**STATED EXERCISE 1**. Repeat the part of the passage on standardization and innovation that runs from "As we pointed" to "(for desktop software)", word for word.

**PROVIDED PASSAGE**.
-*-*-

The third point here is key - most standardization efforts are directed at moving an organization towards commoditization of already well-understood, previously deployed capabilities. Now it so just happens that standardization efforts are also needed in order to facilitate migration to new capabilities as well (within the context of an Enterprise Transformation), so standardization does play a dual role in some cases. Often times standardization occurs separate from any larger Transformation initiative - a good example of this might development of standard desktop images or movement from traditional desktop management to virtual desktops. Now at first glance, it may seem as though the Desktop Standardization efforts are in fact facilitating enterprise innovation, but this is not always the case.

Virtual Desktops represent progress, right?
Today's topic deals with the more or less constant tension between Standardization and Innovation that exists within most enterprises. We'll use the Desktop Image Management example as our case study. So, let's step back for a minute and ask the obvious - why should Innovation and Standardization necessarily be at odds? The quick answer is this - IT moves between cycles of expansion and distribution to periods of consolidation and centralization. This has been occurring in one form or the other since the beginning of Information Technology as an industry. A good example of a current manifestation of this cycle is the movement towards Cloud Computing as a way to facilitate centralized management (or the consolidation of the data centers needed to provision those Cloud solutions).  

At the same time as Cloud solutions are making inroads, other more disruptive Mobile solutions are forcing a more distributive paradigm - although the hope is to link all of the new disruptive technologies through Cloud. The battle between "taking control" of the enterprise and "taking advantage" of emerging technologies never ends and it never will. The reason that this is the case is that each activity (standardization and innovation) has a somewhat different Use Case:

  1. Standardization is primarily focused on optimization of existing capabilities
  2. Innovation is primarily focused on exploitation of newer capabilities

As we pointed out earlier, there are ways to combine the two Use Cases together in the context of a larger Use Case (e.g. Transformation). There are other ways to do it as well, but we'll return to that in a minute.

So, let's examine the desktop case study again. How might we interpret the ability to centrally provision standard desktop images or do so using virtual desktop technology? Is the goal of standardization to:

  1. Reduce licensing costs (for desktop software)
  2. Simplify OS management, thus reducing Desktop management staff 
  3. Make it is easier for the organization to build new applications and services and apply them to standard environments
or are the goals to...
  1. Extend use of nonstandard devices by being able to centrally manage all sorts of OSs and OS combinations
  2. Facilitate the development of systems that use more than the standard desktop or laptop hardware
  3. Help to open up new business models or mission opportunities for the organization by supporting a flexible set of platforms?
The first set of goals are connected to the Standardization Use Case, the second to the Innovation Use Case. So, what happens if an organization chooses the first set and refuses to acknowledge the latter set? This often results in an innovation bottleneck; wherein only small amounts of innovative new capability can be absorbed into the enterprise - whether the larger organization wants it that way or not. And this is where it gets tricky, because often times decisions made to optimize or commoditize certain areas of IT that are seen as needing to be super-efficient can thus lead to severe restrictions in the ability of any part of the enterprise to be innovative. Worse yet, these conflicts are generally not understood or often not even recognized. The constraints and dependencies of a complex organization aren't generally what's communicated to senior leadership - CXO level folks are generally more interested in hearing where savings have been achieved.

-*-*-

(Dataset excerpt)
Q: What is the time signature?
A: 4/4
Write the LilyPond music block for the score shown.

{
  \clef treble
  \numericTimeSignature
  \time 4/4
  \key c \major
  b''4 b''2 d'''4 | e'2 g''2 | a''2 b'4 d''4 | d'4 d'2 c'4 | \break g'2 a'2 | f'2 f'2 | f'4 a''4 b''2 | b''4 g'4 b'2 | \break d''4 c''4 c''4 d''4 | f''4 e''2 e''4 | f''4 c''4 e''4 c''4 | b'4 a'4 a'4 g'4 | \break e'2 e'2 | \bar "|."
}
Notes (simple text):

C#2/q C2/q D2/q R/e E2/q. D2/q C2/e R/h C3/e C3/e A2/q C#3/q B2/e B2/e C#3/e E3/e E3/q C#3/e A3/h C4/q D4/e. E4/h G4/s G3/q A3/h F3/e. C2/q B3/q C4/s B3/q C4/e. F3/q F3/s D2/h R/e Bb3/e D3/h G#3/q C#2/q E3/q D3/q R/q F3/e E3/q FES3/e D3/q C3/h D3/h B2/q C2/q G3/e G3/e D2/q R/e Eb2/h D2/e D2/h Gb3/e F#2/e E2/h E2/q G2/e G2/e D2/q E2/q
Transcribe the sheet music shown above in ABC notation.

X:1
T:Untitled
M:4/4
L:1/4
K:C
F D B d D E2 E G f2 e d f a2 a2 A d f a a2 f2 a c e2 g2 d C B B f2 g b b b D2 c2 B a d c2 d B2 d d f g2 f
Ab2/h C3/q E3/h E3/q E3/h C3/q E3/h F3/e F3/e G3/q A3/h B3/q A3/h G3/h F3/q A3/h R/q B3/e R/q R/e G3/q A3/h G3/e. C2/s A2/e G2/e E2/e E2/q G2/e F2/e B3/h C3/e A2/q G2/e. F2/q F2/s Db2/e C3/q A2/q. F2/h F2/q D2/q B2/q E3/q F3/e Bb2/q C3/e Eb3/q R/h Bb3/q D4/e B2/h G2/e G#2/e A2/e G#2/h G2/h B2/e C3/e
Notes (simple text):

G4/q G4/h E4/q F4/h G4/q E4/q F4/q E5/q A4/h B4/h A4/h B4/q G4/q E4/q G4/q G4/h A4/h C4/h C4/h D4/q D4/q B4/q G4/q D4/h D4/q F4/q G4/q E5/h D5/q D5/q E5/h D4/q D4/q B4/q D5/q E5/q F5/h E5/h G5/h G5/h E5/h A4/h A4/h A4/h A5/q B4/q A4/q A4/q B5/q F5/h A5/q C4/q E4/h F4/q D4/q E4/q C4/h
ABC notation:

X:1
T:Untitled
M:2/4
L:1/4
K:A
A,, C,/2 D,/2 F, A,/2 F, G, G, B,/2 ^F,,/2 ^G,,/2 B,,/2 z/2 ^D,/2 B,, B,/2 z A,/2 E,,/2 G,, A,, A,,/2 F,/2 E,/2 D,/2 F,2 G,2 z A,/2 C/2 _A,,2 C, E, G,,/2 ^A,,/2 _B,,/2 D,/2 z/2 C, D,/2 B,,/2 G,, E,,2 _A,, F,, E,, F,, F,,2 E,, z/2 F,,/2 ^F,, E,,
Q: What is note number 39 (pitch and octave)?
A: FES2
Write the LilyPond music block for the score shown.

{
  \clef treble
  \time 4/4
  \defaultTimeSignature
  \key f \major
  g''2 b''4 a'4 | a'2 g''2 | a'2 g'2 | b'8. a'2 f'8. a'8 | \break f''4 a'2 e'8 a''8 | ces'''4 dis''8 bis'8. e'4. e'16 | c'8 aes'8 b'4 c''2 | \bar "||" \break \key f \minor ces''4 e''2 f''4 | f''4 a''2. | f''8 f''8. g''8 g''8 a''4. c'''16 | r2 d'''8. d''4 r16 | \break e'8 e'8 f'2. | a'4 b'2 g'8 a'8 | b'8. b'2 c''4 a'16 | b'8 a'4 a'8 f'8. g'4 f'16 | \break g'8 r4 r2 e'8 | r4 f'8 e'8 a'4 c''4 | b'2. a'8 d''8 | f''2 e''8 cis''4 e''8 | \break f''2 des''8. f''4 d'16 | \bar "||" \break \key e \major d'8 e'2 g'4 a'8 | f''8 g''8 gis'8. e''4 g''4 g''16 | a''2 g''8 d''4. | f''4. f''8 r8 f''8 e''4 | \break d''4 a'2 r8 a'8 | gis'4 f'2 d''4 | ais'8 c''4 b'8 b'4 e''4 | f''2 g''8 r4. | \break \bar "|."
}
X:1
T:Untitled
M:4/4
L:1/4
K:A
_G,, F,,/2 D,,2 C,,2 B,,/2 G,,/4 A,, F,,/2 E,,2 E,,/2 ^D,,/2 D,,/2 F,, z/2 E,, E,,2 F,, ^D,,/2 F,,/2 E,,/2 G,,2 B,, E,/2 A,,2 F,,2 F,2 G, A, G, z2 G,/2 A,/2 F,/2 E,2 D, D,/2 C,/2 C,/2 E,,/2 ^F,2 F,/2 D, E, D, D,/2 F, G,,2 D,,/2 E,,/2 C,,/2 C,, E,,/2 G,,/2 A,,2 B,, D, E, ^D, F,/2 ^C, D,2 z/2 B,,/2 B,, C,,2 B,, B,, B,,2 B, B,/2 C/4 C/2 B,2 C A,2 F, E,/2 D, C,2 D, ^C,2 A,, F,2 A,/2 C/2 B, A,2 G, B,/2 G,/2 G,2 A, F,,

-*-*-

**STATED EXERCISE 2**. Rewrite the records from their first line to the line with "Transcribe the sheet", switching "simple text" to "plain text" and leaving everything else as it is. Return only those lines.

**WRITTEN REPLY 1**.
As we pointed out earlier, there are ways to combine the two Use Cases together in the context of a larger Use Case (e.g. Transformation). There are other ways to do it as well, but we'll return to that in a minute.

So, let's examine the desktop case study again. How might we interpret the ability to centrally provision standard desktop images or do so using virtual desktop technology? Is the goal of standardization to:

  1. Reduce licensing costs (for desktop software)

**WRITTEN REPLY 2**.
Q: What is the time signature?
A: 4/4
Write the LilyPond music block for the score shown.

{
  \clef treble
  \numericTimeSignature
  \time 4/4
  \key c \major
  b''4 b''2 d'''4 | e'2 g''2 | a''2 b'4 d''4 | d'4 d'2 c'4 | \break g'2 a'2 | f'2 f'2 | f'4 a''4 b''2 | b''4 g'4 b'2 | \break d''4 c''4 c''4 d''4 | f''4 e''2 e''4 | f''4 c''4 e''4 c''4 | b'4 a'4 a'4 g'4 | \break e'2 e'2 | \bar "|."
}
Notes (plain text):

C#2/q C2/q D2/q R/e E2/q. D2/q C2/e R/h C3/e C3/e A2/q C#3/q B2/e B2/e C#3/e E3/e E3/q C#3/e A3/h C4/q D4/e. E4/h G4/s G3/q A3/h F3/e. C2/q B3/q C4/s B3/q C4/e. F3/q F3/s D2/h R/e Bb3/e D3/h G#3/q C#2/q E3/q D3/q R/q F3/e E3/q FES3/e D3/q C3/h D3/h B2/q C2/q G3/e G3/e D2/q R/e Eb2/h D2/e D2/h Gb3/e F#2/e E2/h E2/q G2/e G2/e D2/q E2/q
Transcribe the sheet music shown above in ABC notation.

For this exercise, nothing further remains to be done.